The Perl Black Book, 2nd Edition


Author: Steven Holzner

ISBN:

1588801934

Publisher: Coriolis

Reviewed by: Mark Fowler

Summary: In conclusion, this book is a slightly flawed masterpiece, a potential master in the field that is sadly let down by a few omissions and factual errors that spoils an otherwise wonderful reference.

The Perl Black Book, 2nd Edition, is a hefty tome of twelve hundred or so pages that intends to be "as much of the whole Perl story as one book can hold". The publishers Coriolis are recommending a retail price of 41.99ukp a copy, making this seems like a good deal. Lets take a look at what we get for our money.

The format of the book is such that most chapters start with an "In Depth" section, which attempts to explain the general concepts and the whyforths of the issue that chapter explains. The bulk of the chapter is then padded out with an "Immediate Solutions" section that covers there whereforths in a brief quick fire "cookbook" like format of question...code example...answer.

This format is very readable, and working though the book is a lot less painful than one might expect for such a large number of pages, and the format also lends itself well to being an easily accessible reference book too. The cookbook like examples are illustrated with requests for further explanations from a fictitious supporting cast ranging from the 'novice programmer' to the 'programming correctness cazer'. These requests, and their corresponding answers, the author is able to provide both entertainment and much needed context to the examples.

Understanding Perl, more so than many other languages, is about understanding culture of the language.
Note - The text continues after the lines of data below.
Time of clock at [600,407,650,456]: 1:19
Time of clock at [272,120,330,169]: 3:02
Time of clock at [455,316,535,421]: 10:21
Things hang together because of common concepts and themes. The Perl Black Book does a reasonable job at writing down these unwritten rules and explaining not only how each of the functions work, but in what situation and why things work.
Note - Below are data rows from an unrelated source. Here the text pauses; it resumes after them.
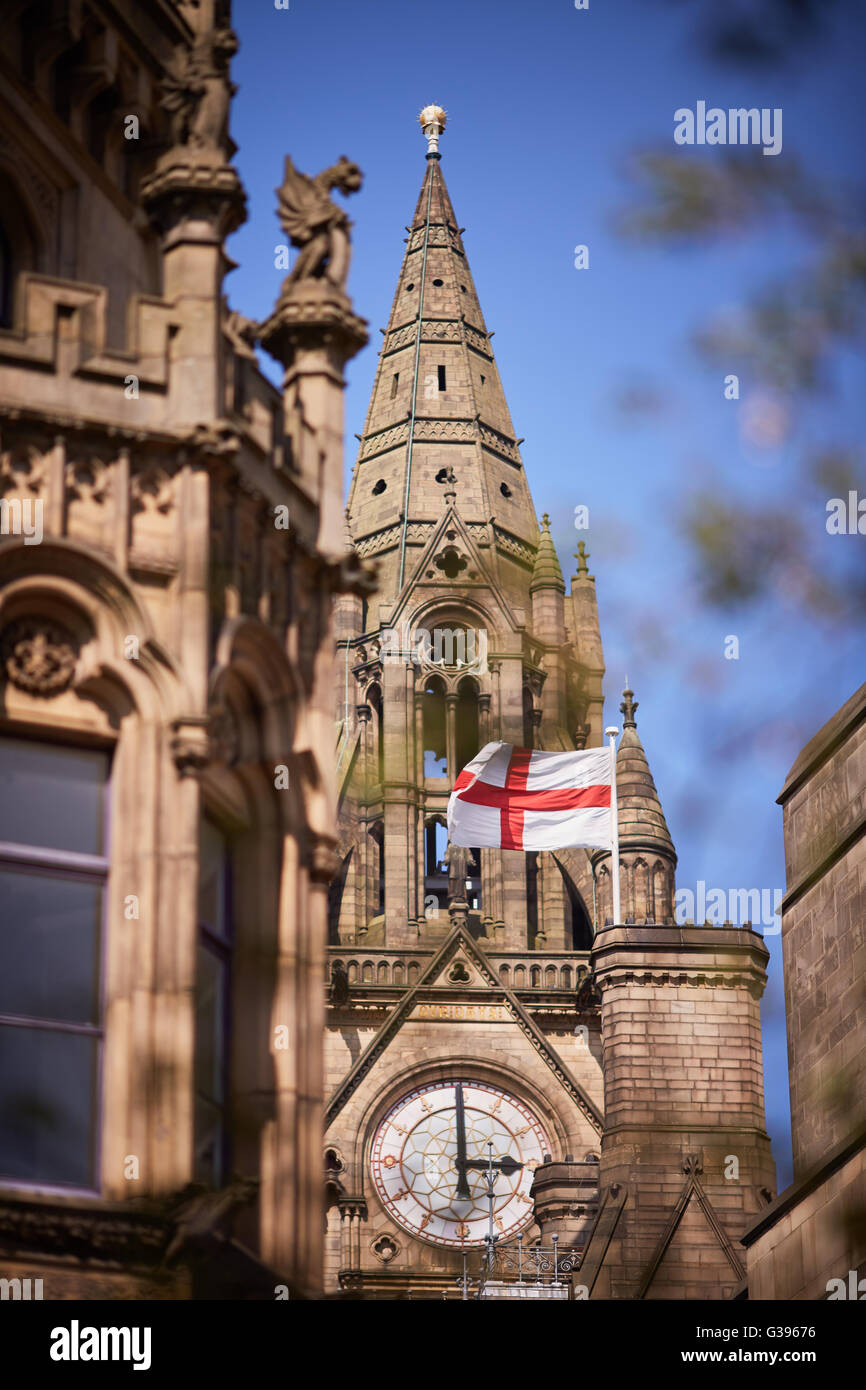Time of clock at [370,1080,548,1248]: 2:59
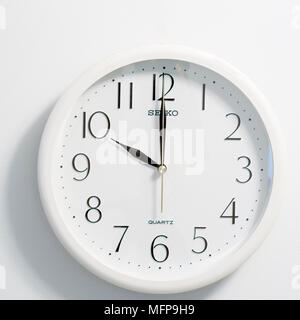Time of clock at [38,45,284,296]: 9:59
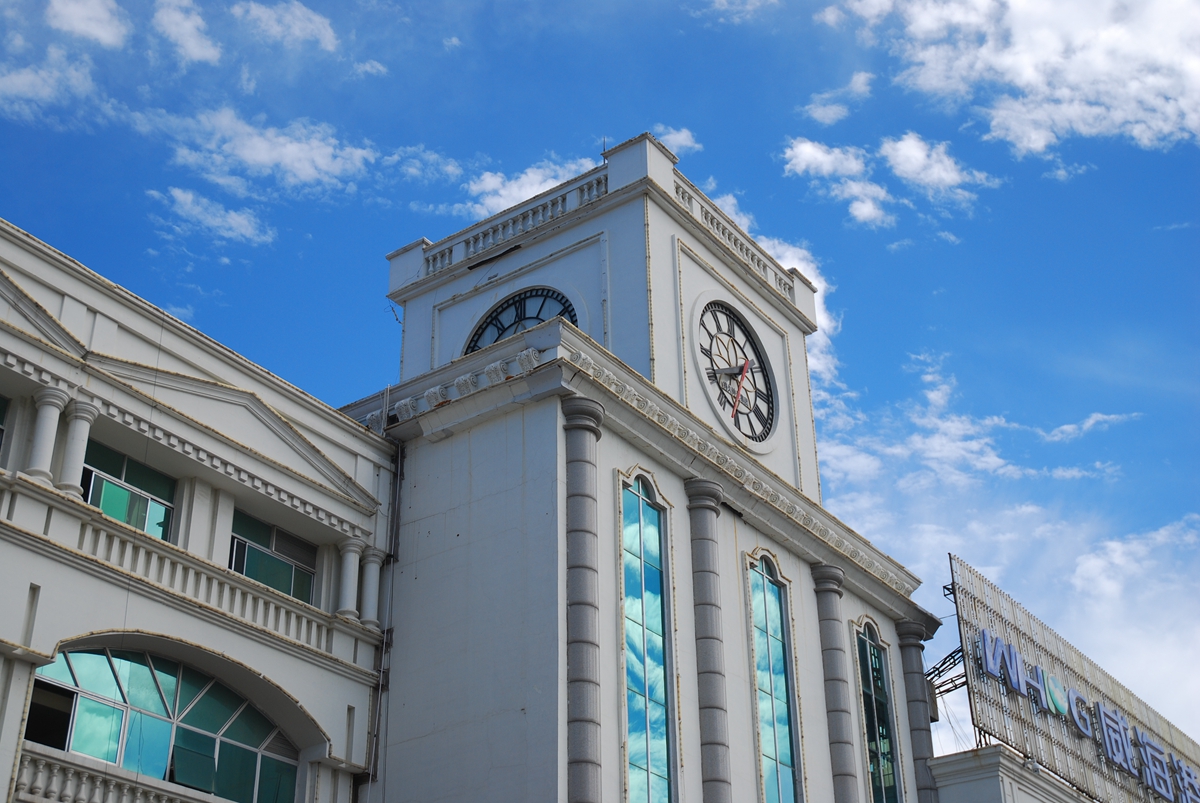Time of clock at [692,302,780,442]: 1:40
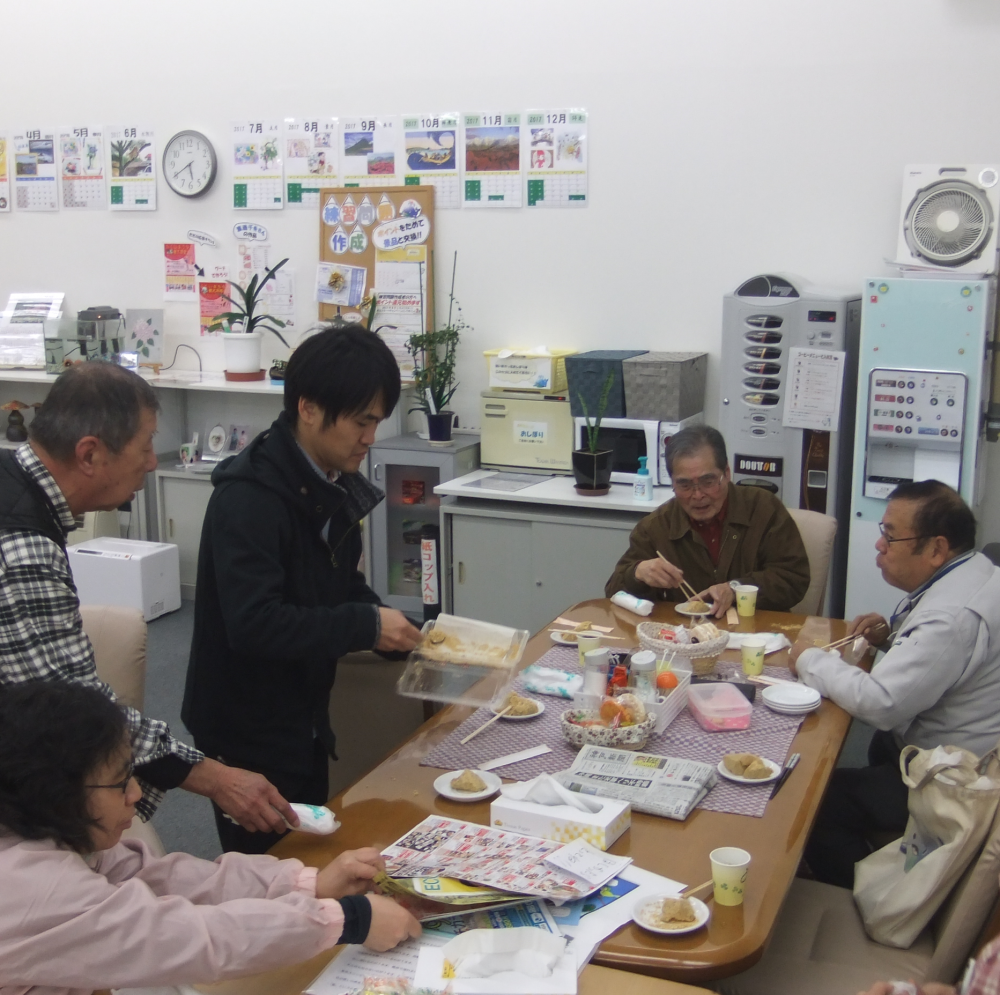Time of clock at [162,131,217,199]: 5:39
The one true Perl book, any Perl programmer will tell you, is the "Camel Book", Programming Perl by Larry Wall et al. The Perl Black Book does a good job of complementing The Camel Book; It's style is significantly different that, though containing mostly the same information, it is not superfluous. Indeed, programmers who have tried reading the Camel Book and found it less than agreeable may prefer the slightly more bite sized and practical approach of the Perl Black Book.

Despite all these great points the Perl Black Book is not without significant and worrying flaws. The most significant of these being the lack of "use strict" in the examples in the book. To its credit, the book does mention the pragma in all it's form several times, but in my opinion it does not mention it forcefully enough or in the right place (just after covering the "-w" switch for example.) For a beginner, the "use strict" pragma is a must (and indeed, for any professional) as it enforces good style and catches many common mistakes and typos that are otherwise hard to spot and frustrating to track down. Such treatment of the subject (or lack there of) by the book is almost unforgivable.

Other glaring stylistic mistakes that I would have though would have been caught by technical review are striking. The old technique of using typeglob aliasing for constants rather than the "use constant" directive (the book uses 5.6.1 where this is possible) is a good example. Worse, is where the book almost gets it right; For example the book advocates writing test scripts with module distributions - a good thing - but then seems to suggest you use the script to print out output which you then check by eye rather than using Test.pm (or any of the other testing modules) to print out the standard "ok" or "not ok" messages. Such an approach is likely to cause confusion with Test::Harness and make a beginner programmer wonder what they've done wrong when their module fails to pass it's tests.

More worrying are things that effect the security aspects of some of the advice. The section on CGI programming demonstrates serious security flaws. Environment variables are echoed unprotected to output of webpages (enabling cross-site scripting attacks allowing malicious people to commender such pages and use them to redirect traffic to their site and worse.) File based databases are not locked so multiple people accessing the website can cause writes to occur at the same time corrupting the data. Tainting is not covered. At least the code uses CGI.pm!

One of the reasons the book may be so brief on such critical areas is that the book does cover an extraordinary range of topics. The included material on Tk is a more than reasonable primer on GUI programming in Perl (a section missed by many other books.) The section on XML includes a fair amount of info on the basics of DOM and SAX processing techniques. Other subjects are treated worse; The SOAP discussion amounts to outputting custom XML and would be much better replaced by a discussion of the SOAP::Lite module. The WML section is somewhat lacking on important issues and a programmer would be much better off with Martin Frost's Learning WML and WMLScript book. Most notable by it's complete absence is anything on DBI, the Perl Database Interface that allows Perl to communicate with SQL driven databases.

In conclusion the question is: Would I recommend this book to someone learning Perl? Tough call. Maybe. I would to someone who didn't like any of the excellent O'Reilly or Manning books. I certainly wouldn't hesitate to recommend a third edition of this book in which the errors and omissions corrected - the format and general coverage is very appealing, as is the quality of explanation. Until such an issue is published I'm going to have to refrain from drawing any conclusions such.